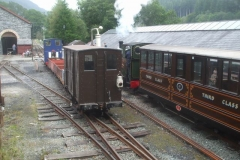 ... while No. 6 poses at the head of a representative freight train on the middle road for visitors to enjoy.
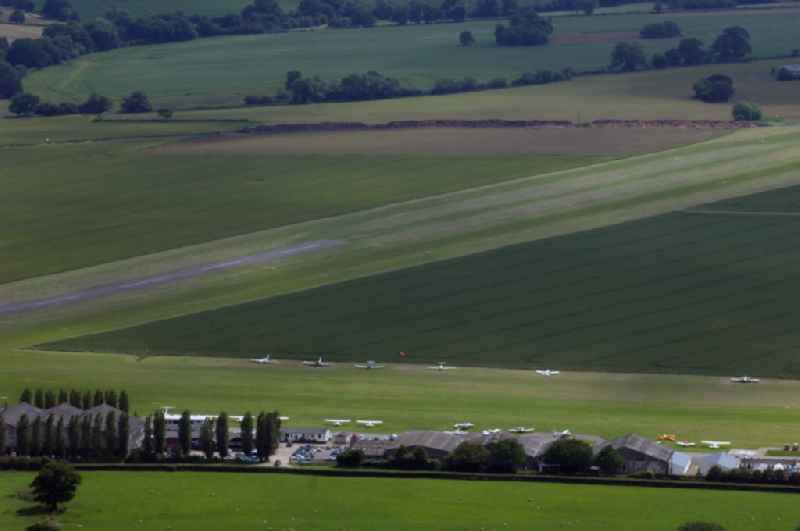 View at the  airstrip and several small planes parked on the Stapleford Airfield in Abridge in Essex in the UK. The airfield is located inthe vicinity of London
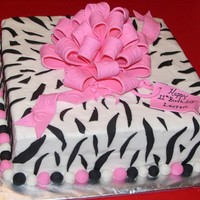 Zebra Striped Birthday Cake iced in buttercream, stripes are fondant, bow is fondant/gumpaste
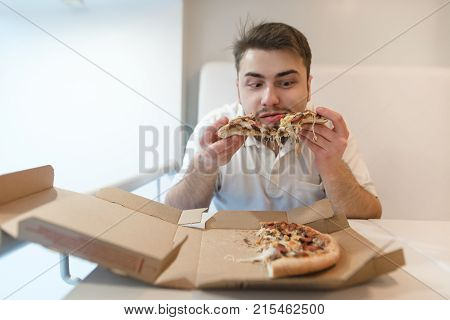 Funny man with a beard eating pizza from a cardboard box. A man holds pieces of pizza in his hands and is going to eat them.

---

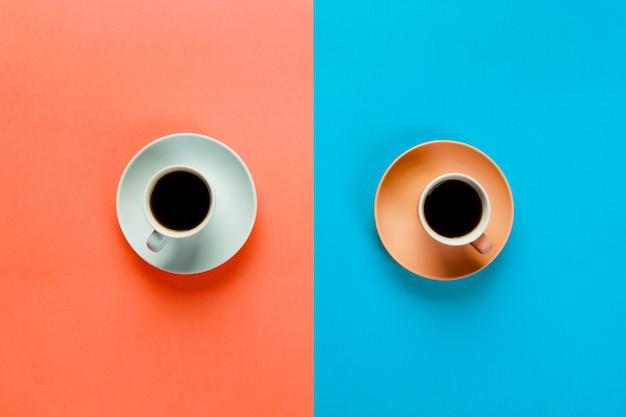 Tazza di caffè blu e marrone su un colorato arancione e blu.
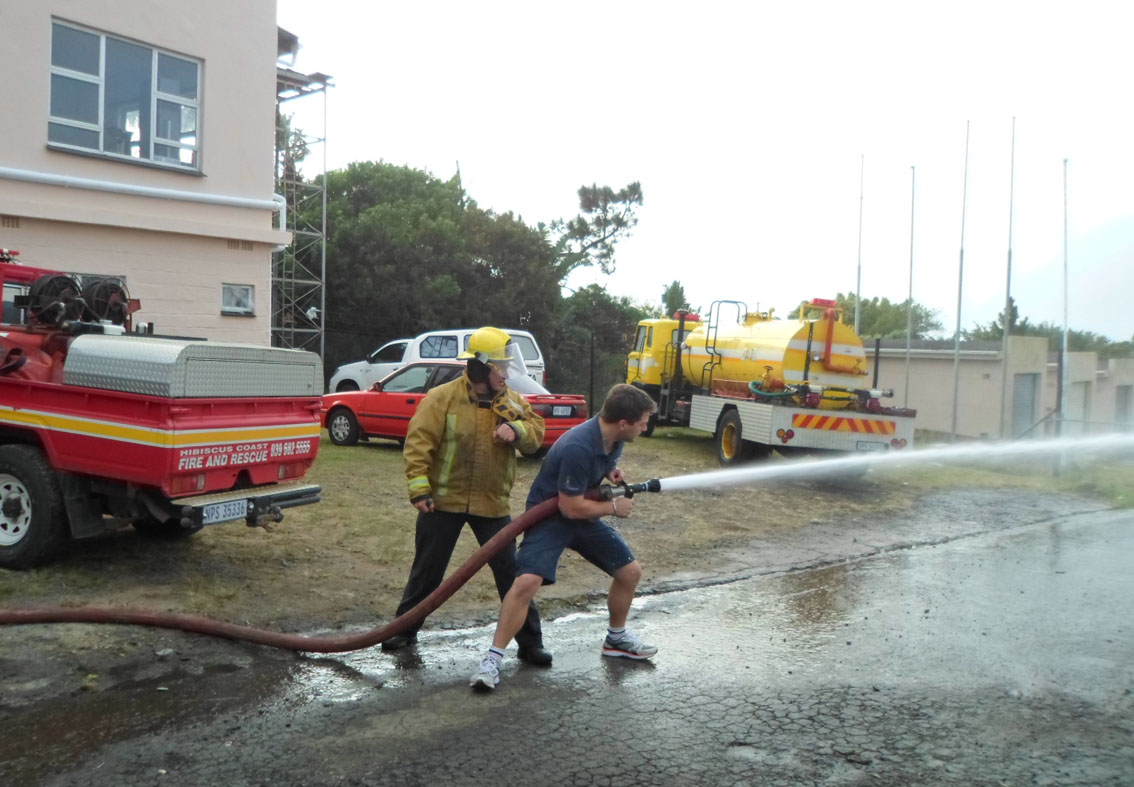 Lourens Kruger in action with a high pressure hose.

[Activity]:
What you return from the records above should be exactly everything from the line with "visitors to enjoy." down to the line with "Funny man with", both kept, and no pictures.

[Written reply]:
 ... while No. 6 poses at the head of a representative freight train on the middle road for visitors to enjoy.
 View at the  airstrip and several small planes parked on the Stapleford Airfield in Abridge in Essex in the UK. The airfield is located inthe vicinity of London
 Zebra Striped Birthday Cake iced in buttercream, stripes are fondant, bow is fondant/gumpaste
 Funny man with a beard eating pizza from a cardboard box. A man holds pieces of pizza in his hands and is going to eat them.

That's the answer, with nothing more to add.